Report only how many lines in the listing below contain the string "sections".

## Data for this task
★ ★ ★ ★ ★
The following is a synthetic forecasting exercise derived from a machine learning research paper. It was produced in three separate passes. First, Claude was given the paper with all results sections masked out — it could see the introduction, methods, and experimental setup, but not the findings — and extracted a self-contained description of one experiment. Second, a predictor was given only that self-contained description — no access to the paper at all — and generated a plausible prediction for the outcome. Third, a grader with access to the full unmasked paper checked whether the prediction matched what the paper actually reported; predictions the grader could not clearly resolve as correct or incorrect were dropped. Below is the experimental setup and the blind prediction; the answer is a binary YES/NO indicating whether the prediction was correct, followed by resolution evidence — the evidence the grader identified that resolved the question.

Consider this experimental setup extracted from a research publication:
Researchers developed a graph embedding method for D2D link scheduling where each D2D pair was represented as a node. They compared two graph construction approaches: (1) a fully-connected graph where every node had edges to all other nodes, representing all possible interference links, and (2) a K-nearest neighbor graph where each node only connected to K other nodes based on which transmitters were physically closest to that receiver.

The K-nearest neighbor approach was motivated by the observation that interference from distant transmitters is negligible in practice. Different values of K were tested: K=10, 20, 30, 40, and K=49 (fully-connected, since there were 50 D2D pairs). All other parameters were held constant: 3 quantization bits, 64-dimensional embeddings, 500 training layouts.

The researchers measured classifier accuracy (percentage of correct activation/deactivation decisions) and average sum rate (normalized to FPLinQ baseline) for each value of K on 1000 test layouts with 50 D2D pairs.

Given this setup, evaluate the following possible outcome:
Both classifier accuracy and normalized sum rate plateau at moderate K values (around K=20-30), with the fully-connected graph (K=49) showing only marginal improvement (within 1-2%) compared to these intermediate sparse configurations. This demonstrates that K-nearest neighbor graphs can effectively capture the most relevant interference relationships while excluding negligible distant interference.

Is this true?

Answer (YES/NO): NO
★ ★ ★ ★ ★
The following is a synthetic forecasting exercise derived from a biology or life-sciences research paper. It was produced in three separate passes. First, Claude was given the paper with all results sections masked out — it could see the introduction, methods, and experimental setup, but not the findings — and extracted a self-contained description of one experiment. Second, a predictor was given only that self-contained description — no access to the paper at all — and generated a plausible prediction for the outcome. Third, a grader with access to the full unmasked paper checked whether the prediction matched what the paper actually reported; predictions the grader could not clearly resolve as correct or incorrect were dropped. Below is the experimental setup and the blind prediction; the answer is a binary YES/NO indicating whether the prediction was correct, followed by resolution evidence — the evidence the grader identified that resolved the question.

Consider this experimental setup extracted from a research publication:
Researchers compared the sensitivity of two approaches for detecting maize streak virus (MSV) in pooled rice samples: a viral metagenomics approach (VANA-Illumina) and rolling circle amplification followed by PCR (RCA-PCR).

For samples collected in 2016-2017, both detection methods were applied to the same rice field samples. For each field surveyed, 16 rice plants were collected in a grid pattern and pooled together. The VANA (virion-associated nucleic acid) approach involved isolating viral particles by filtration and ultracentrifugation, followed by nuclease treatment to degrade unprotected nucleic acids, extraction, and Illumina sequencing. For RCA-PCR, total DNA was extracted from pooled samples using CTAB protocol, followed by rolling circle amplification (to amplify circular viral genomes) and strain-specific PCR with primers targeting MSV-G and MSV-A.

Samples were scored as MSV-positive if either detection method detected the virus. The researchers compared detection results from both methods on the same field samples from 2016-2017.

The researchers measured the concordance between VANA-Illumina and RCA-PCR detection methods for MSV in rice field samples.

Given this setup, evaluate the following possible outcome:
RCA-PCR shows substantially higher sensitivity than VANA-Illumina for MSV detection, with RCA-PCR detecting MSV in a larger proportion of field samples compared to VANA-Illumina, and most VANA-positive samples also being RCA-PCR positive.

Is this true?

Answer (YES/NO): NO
★ ★ ★ ★ ★
## Worked solution
2